→ PROVIDED PASSAGE
Saul Leiter review – glorious survey of an impressionist with a camera

Ana by Saul Leiter, 1950s.
Seen by an artist, not the lens … Ana by Saul Leiter, 1950s. Photograph: © Saul Leiter Foundation

We call photography “art” with casual unthinkingness now. In Florence there’s a Selfie Museum just round the corner from the museum containing Michelangelo’s David. Can we really describe both as art? But maybe it’s the wrong question. As EH Gombrich put it: “There really is no such thing as Art. There are only artists.” And the exquisite exhibition at MK Gallery of Saul Leiter’s pictures of postwar New York is a masterclass in demonstrating how a photographer can be an artist.

Harlem, 1960 by Saul Leiter.
No more spontaneous than a Constable landscape … Harlem, 1960 by Saul Leiter. Photograph: © Saul Leiter Foundation

The artist, not the lens, took his pictures. They are no more spontaneous than a Constable landscape – even though both appear unplanned and immediate. But like a plein air painter who’s put in years of looking at landscape masterpieces before taking brushes out into the fields, Leiter looked at the street life of Manhattan with an eye shaped by artistic knowledge and precise ideals of beauty.

That may seem far from obvious on first entering this show. Leiter loved to take pictures from the elevated L train, snapping people from above, or through a street window as they walked, heads down in the rain, oblivious to his camera. He is famous as a “pioneer of colour photography”, which is a boring way to describe him. This exhibition proves he’s just as brilliant in black and white. What holds you and keeps you looking is his eye for the dancing loveliness of everyday life.

In Pull, taken in about 1960, New Yorkers struggle through the snow that reduces buildings to ghostly grey towers behind them. It’s the restraint of his colour that makes this picture so gorgeous: a glimpse of a red car, a small yellow sign, the brown coat of the woman in the foreground. What luck to grab such a random shot in which life composes itself by chance like an impressionist painting. Except it’s not luck at all.

This show immerses you in the flow and surprise of Leiter’s photography yet also shows how it is rooted in clear aesthetic values and strongly felt artistic influences. He doesn’t just point his camera. He finds chance and arbitrariness because he is looking for these things, and uses all his artistry to bring them out.

Leiter moved to New York City as a young man in 1946, having given up a theology degree, because he wanted to be an artist – at a moment when New York was full of them. The abstract expressionist painters – Pollock, Rothko and the rest – were about to become famous. Leiter too wanted to paint. The photographs in this show are interspersed with his abstract paintings, often done on fine Japanese paper; they are gently peppered with pinks and yellows in a way that’s reminiscent of Helen Frankenthaler and Willem de Kooning. One very Rothko-esque painting was done in 1970, the year Rothko died, surely as a memorial. You can also see connections with these artists in his photography as when he boldly frames street life under a huge Rothko rectangle of a red awning.

→ DATA ROWS
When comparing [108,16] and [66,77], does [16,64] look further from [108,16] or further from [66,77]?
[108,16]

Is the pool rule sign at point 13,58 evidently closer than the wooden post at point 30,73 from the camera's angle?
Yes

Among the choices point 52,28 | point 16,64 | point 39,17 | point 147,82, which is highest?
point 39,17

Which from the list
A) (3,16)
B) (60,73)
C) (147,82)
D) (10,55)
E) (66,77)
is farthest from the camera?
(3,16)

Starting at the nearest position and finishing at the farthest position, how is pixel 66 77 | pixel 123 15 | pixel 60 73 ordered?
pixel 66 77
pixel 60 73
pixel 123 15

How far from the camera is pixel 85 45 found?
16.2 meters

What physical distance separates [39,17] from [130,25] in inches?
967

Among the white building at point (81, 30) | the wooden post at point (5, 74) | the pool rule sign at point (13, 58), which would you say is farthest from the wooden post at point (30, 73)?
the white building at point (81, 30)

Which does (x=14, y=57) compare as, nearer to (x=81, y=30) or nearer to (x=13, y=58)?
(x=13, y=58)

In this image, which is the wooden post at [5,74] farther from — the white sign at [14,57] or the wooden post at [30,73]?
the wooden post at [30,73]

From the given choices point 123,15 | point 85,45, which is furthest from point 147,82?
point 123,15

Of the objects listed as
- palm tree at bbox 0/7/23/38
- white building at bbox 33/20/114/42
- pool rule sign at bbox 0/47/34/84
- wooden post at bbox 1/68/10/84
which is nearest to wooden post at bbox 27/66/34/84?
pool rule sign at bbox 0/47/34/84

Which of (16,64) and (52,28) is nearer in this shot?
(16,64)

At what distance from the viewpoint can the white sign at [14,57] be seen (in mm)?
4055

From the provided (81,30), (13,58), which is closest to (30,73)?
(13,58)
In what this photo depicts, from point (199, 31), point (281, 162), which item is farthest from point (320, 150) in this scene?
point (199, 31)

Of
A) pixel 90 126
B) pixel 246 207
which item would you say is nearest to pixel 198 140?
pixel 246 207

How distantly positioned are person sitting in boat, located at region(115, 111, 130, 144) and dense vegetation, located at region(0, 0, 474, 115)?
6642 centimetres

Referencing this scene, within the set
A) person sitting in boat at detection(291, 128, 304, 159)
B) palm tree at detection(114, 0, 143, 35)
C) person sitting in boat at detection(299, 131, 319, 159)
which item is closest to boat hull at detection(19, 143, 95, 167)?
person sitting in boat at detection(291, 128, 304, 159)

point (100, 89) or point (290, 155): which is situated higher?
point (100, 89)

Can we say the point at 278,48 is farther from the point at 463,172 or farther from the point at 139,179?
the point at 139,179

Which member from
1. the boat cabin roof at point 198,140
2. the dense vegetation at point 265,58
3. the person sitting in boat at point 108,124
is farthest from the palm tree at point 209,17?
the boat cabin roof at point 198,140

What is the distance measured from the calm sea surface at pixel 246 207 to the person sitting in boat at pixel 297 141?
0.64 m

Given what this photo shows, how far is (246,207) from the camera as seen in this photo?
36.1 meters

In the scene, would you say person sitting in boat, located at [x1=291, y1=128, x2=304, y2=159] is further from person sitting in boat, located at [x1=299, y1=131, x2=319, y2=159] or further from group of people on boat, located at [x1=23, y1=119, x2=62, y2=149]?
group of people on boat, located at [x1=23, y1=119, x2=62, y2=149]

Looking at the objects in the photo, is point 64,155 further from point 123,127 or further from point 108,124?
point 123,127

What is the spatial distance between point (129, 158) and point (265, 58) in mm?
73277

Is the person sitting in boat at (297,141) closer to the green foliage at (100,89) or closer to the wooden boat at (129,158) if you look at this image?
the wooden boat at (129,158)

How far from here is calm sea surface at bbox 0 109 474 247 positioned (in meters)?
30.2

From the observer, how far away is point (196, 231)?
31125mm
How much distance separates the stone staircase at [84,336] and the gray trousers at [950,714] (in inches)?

...

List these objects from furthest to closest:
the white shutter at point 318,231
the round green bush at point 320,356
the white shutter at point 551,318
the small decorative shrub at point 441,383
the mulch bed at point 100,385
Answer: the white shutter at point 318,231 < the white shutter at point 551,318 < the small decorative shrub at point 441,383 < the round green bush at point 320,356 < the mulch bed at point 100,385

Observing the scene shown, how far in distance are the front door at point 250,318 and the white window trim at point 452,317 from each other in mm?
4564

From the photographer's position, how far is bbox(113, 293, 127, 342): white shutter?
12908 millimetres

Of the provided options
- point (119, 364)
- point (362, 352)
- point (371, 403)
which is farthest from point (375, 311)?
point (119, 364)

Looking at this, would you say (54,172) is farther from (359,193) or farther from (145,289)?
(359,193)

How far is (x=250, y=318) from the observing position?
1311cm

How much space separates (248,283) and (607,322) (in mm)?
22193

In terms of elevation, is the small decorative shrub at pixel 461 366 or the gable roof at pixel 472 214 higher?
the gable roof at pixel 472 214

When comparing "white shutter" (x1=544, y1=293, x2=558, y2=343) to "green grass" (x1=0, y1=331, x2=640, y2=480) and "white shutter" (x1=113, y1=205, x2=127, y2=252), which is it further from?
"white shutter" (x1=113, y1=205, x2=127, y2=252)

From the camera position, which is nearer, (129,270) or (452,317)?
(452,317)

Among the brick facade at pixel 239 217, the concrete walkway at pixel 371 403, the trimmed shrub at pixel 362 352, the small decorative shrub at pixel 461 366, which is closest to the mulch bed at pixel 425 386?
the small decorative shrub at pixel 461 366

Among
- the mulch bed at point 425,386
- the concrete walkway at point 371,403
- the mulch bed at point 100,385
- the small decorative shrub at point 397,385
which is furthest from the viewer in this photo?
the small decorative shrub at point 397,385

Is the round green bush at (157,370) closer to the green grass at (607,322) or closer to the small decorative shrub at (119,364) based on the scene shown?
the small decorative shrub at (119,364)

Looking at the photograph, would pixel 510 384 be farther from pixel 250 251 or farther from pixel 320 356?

→ STATED EXERCISE
Please carry on the review of the Saul Leiter exhibition from the point where it stops. None of the lines are needed for the work here.

→ OUTPUT BELOW
Leiter painted all his life without ever being a success at it, or apparently minding that he wasn’t. In a film at the end of the show he sits in his studio surrounded by canvases, glowing with happiness as he remembers his life of bohemian hardship. There were times when he got evicted, he laughs, when he had no money at all even though he did get work as a fashion photographer – some of his alluring 1950s Harper’s Bazaar covers are here.

Chasing beauty … Footprints by Saul Leiter, circa 1950.
Chasing beauty … Footprints by Saul Leiter, circa 1950. Photograph: © Saul Leiter Foundation

Some people don’t trust beauty, he says, they think an artist like Renoir is corny. He on the other hand always chased “a certain idea of beauty”. And that idea was formed by art. Take his eye for umbrellas. They recur in so many of his pictures that a lab assistant once complained they were becoming a cliche. One example is Footprints, taken in about 1950 in which a red umbrella is seen from above, covering the pedestrian who is adding more footprints to a snowy sidewalk. It’s another moment when beauty surges through the usually unrecorded flow of the everyday.

Renoir’s most famous paintings include The Umbrellas, in which a stylish Parisian crowd in the 1880s all promenade under their parapluies in the rain. But it’s not just a passion for umbrellas that Leiter shares with French impressionism. The beauty of rain and snow, the romance of city life, a woman passing by whom he’ll never see again: Leiter is an impressionist with a camera. Yet he also traced the influences on the impressionists themselves, collecting books on Japanese woodblock prints and their art of the “floating world” in which beauty is seen in the casual moment as people carry umbrellas on a rainy day in old Edo.

Leiter doesn’t just look at women from afar as they pass by. His bohemian life wasn’t lonely. A succession of girlfriends posed for him, from a romantic portrait in the grounds of the Cloisters museum to the nudes that conclude the show. He really is unabashed by his quest for beauty. In front of these imaginatively posed erotic photos you realise it’s not just his visual intelligence that makes Leiter a true artist but the sheer joy he took in life.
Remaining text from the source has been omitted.